Men Dread the Big Day. Not all women dream of the big day and the white gown, but many do. As a result, some women crave marriage more than men, simply because they can't wait to be princess for a day! However, the groom-to-be usually feels something akin to dread -- not because he doesn't want to spend the rest of his life with his blushing bride, but because he doesn't want to spend hours deciding table arrangements or corralling his family into a reception hall. The upshot? Be sure your man knows your future wedding isn't going to be a three-ring circus, and get him thinking about possible honeymoon spots. The thought of you in a bikini in Aruba might get him down on one knee.

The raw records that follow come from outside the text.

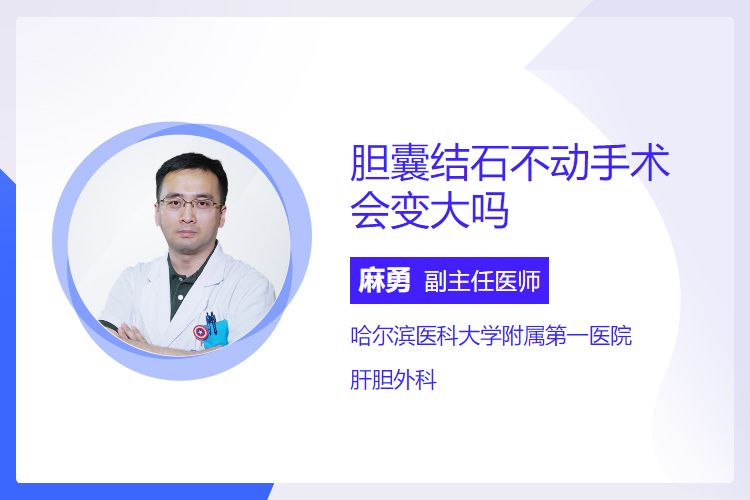 胆囊结石不动手术会变大吗

麻勇 副主任医师

哈尔滨医科大学附属第一医院

肝胆外科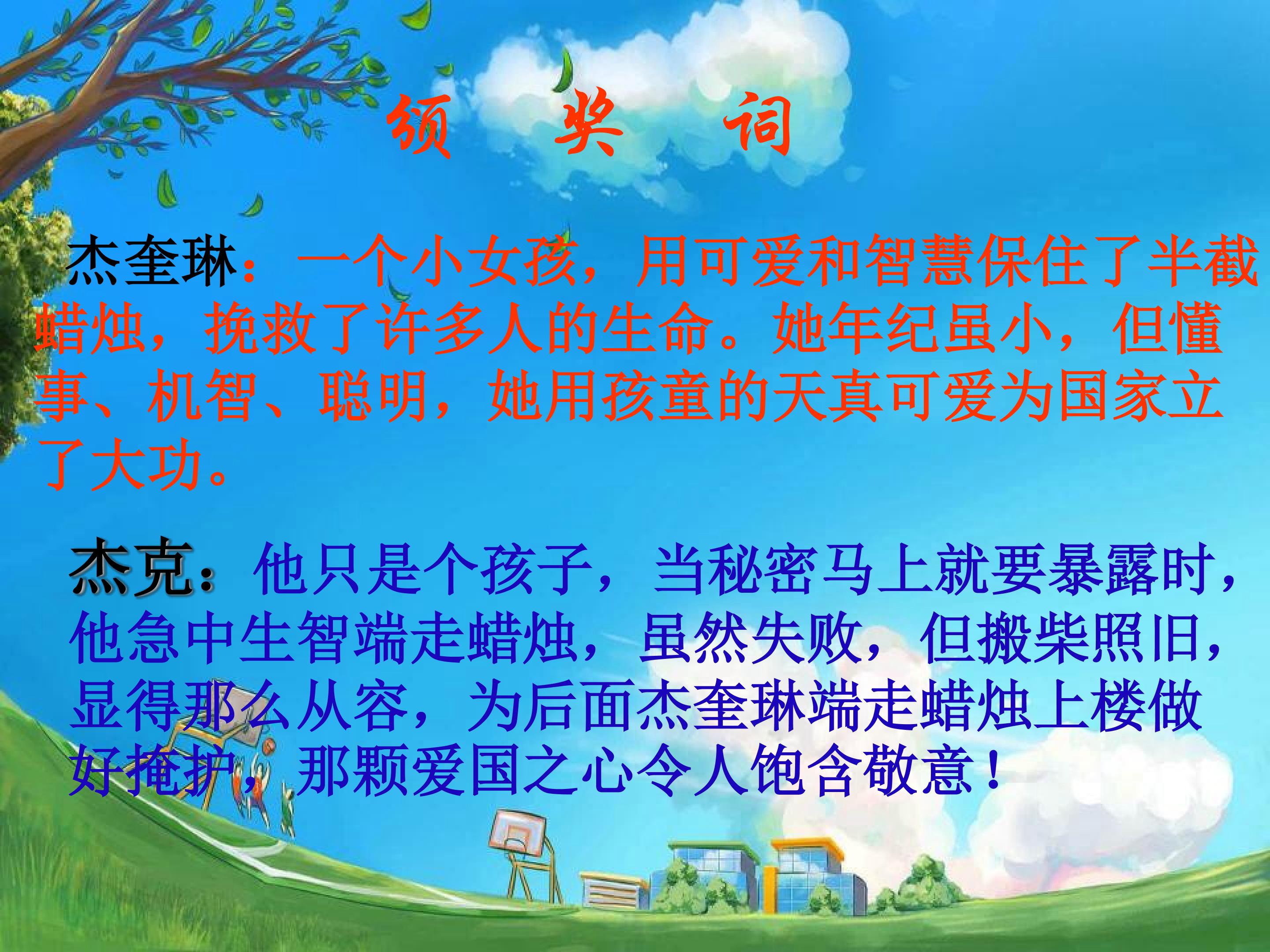 颁 奖 词

杰奎琳：一个小女孩，用可爱和智慧保住了半截蜡烛，挽救了许多人的生命。她年纪虽小，但懂事、机智、聪明，她用孩童的天真可爱为国家立了大功。

杰克：他只是个孩子，当秘密马上就要暴露时，他急中生智端走蜡烛，虽然失败，但搬柴照旧，显得那么从容，为后面杰奎琳端走蜡烛上楼做好掩护，那颗爱国之心令人饱含敬意！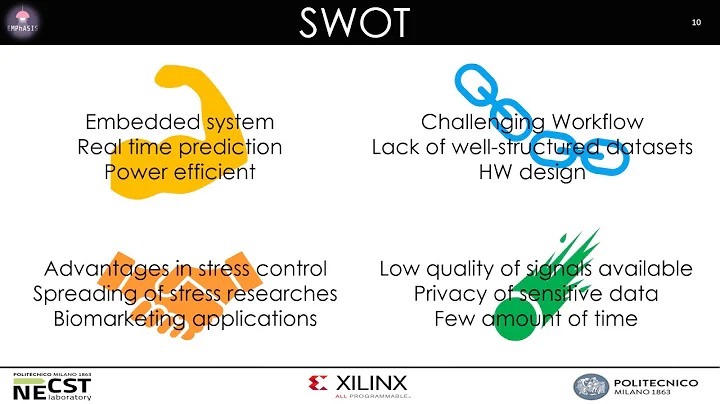 EMPhASIS

SWOT

10

Embedded system
Real time prediction
Power efficient

Challenging Workflow
Lack of well-structured datasets
HW design

Advantages in stress control
Spreading of stress researches
Biomarketing applications

Low quality of signals available
Privacy of sensitive data
Few amount of time

POLITECNICO MILANO 1863
NECST laboratory

XILINX
ALL PROGRAMMABLE.

POLITECNICO MILANO 1863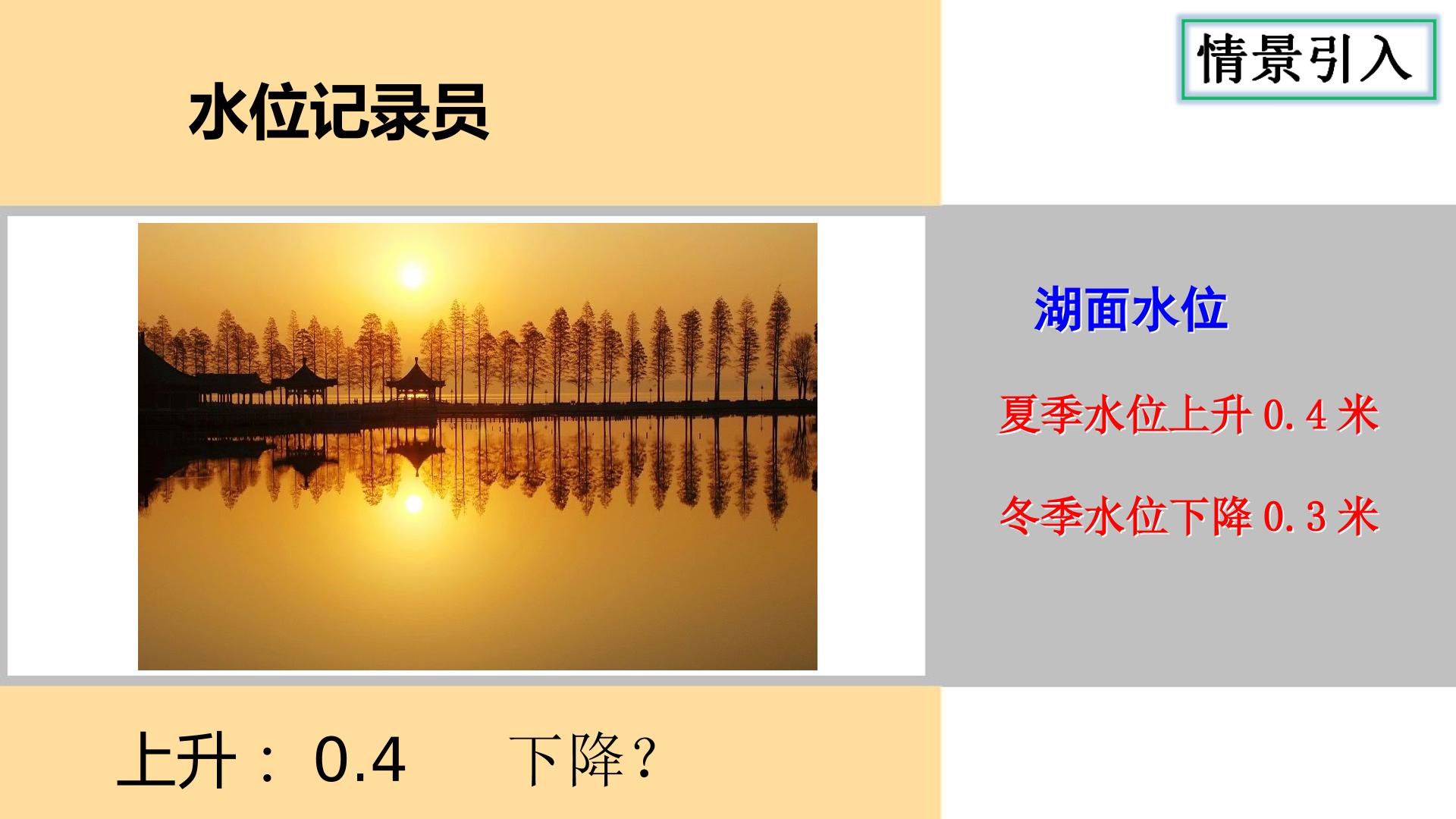 情景引入

水位记录员

湖面水位

夏季水位上升 0.4 米

冬季水位下降 0.3 米

上升： 0.4　　下降？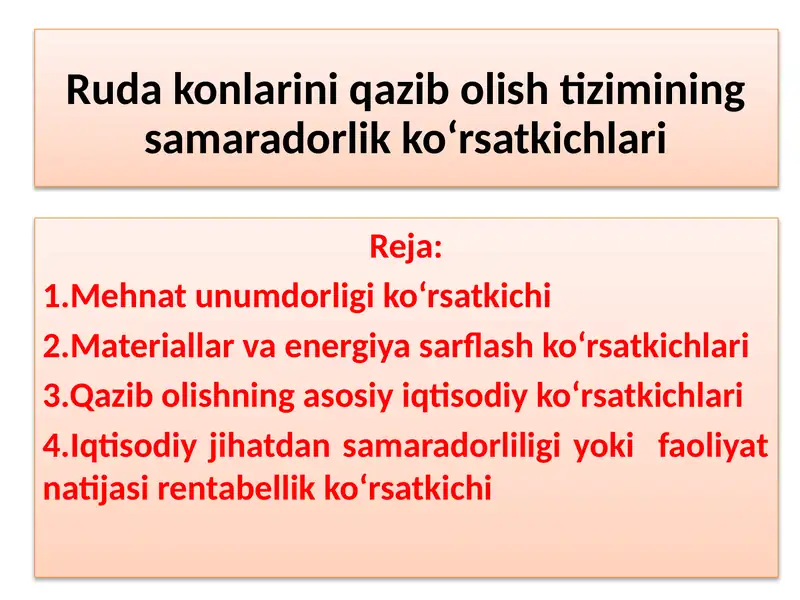 Ruda konlarini qazib olish tizimining samaradorlik ko‘rsatkichlari

Reja:
1.Mehnat unumdorligi ko‘rsatkichi
2.Materiallar va energiya sarflash ko‘rsatkichlari
3.Qazib olishning asosiy iqtisodiy ko‘rsatkichlari
4.Iqtisodiy jihatdan samaradorliligi yoki faoliyat natijasi rentabellik ko‘rsatkichi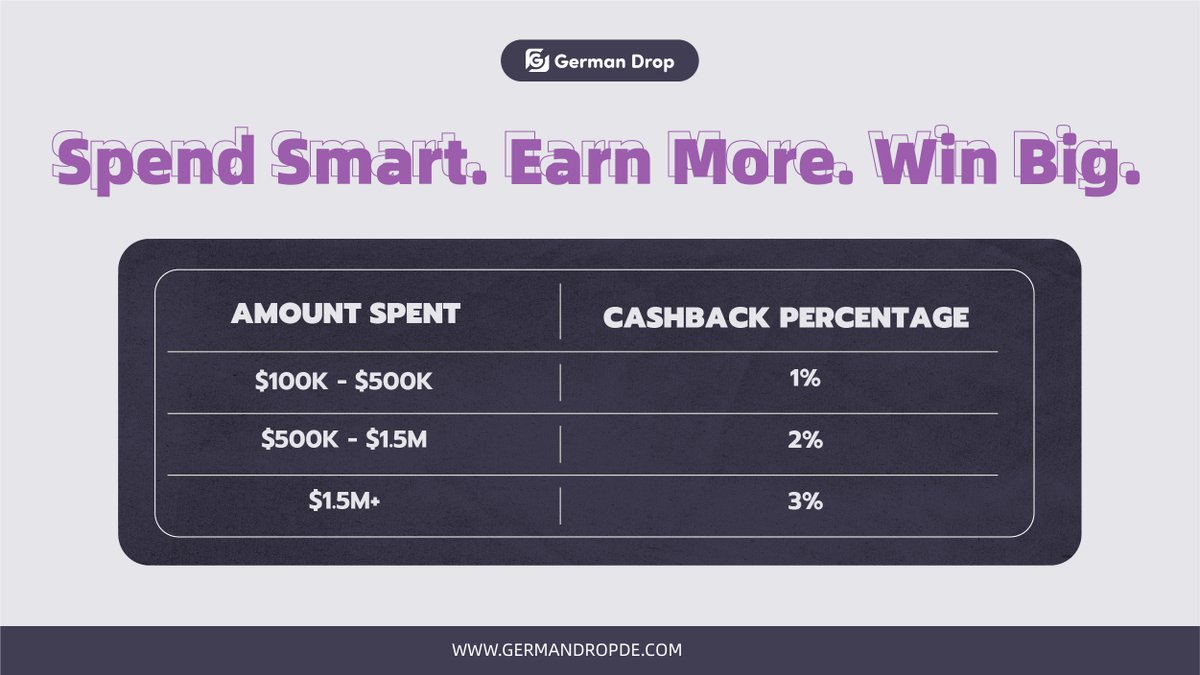 German Drop

Spend Smart. Earn More. Win Big.

| AMOUNT SPENT | CASHBACK PERCENTAGE |
|---|---|
| \$100K - \$500K | 1% |
| \$500K - \$1.5M | 2% |
| \$1.5M+ | 3% |

WWW.GERMANDROPDE.COM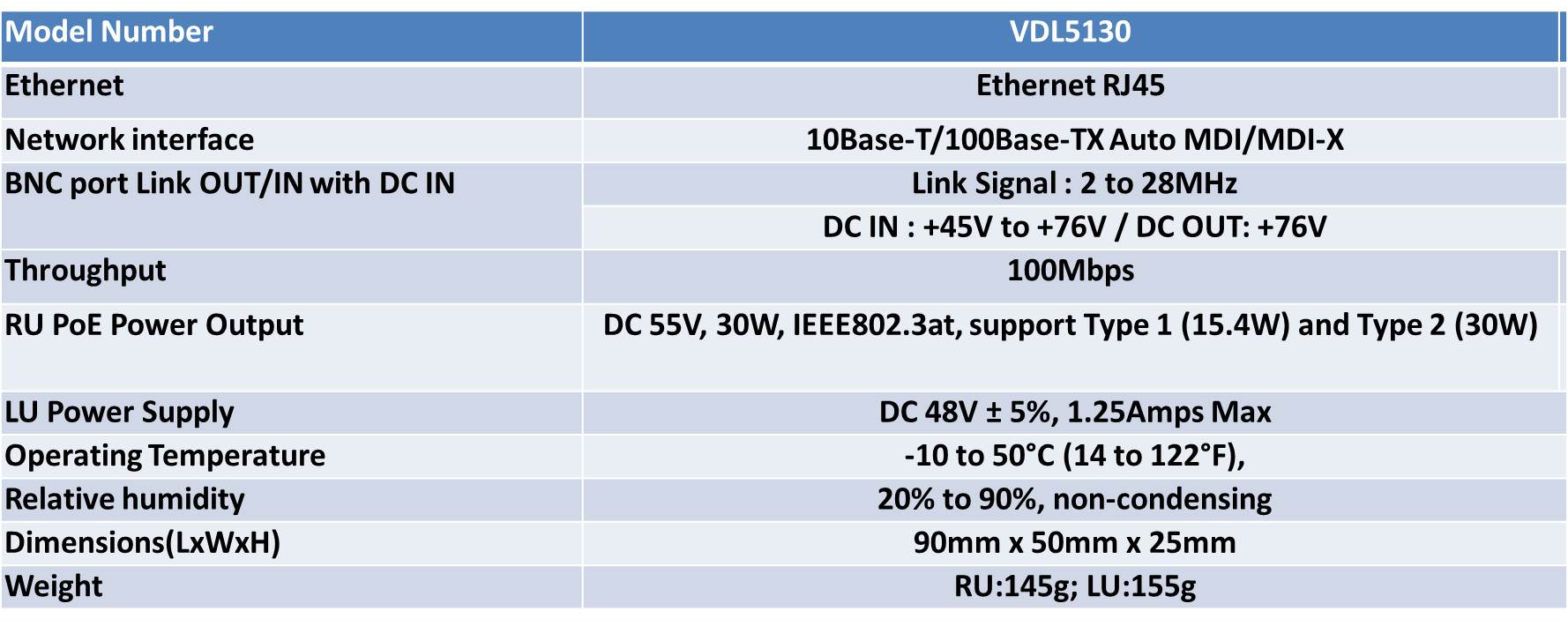 | Model Number | VDL5130 |
|---|---|
| Ethernet | Ethernet RJ45 |
| Network interface | 10Base-T/100Base-TX Auto MDI/MDI-X |
| BNC port Link OUT/IN with DC IN | Link Signal : 2 to 28MHz |
| | DC IN : +45V to +76V / DC OUT: +76V |
| Throughput | 100Mbps |
| RU PoE Power Output | DC 55V, 30W, IEEE802.3at, support Type 1 (15.4W) and Type 2 (30W) |
| LU Power Supply | DC 48V ± 5%, 1.25Amps Max |
| Operating Temperature | -10 to 50°C (14 to 122°F), |
| Relative humidity | 20% to 90%, non-condensing |
| Dimensions(LxWxH) | 90mm x 50mm x 25mm |
| Weight | RU:145g; LU:155g |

Men Want to Be Prepared. Yes, romantic comedies make spontaneous proposals look tempting, but the truth is that marriages fare better in situations where the finances and big life decisions are already planned out. If you and your significant other haven't seriously discussed marriage, let alone where you will live, if you will have kids, etc., chances are that he hasn't proposed because your relationship isn't prepared for that next step. The cure? Figure out if your life plans are on the same track by casually mentioning your own future goals, whether it is to own a business, buy a house, or have a baby.

Men Fear the Proposal Moment. Have you ever thought about how scary it must be to plan what is supposed to be the most romantic moment of you and your partner's life? From JumboTron proposals to hiding engagement rings inside of Crab Rangoon, previous grooms have created a lot for your partner to live up to. Assuage his fears by letting him know that skywriting is nice, but sweet, simple gestures are best.

Finally, if you know that you are ready for the next step in your relationship, but you still haven't seen any bling, you might want to consider summoning up your bravery and popping the question yourself!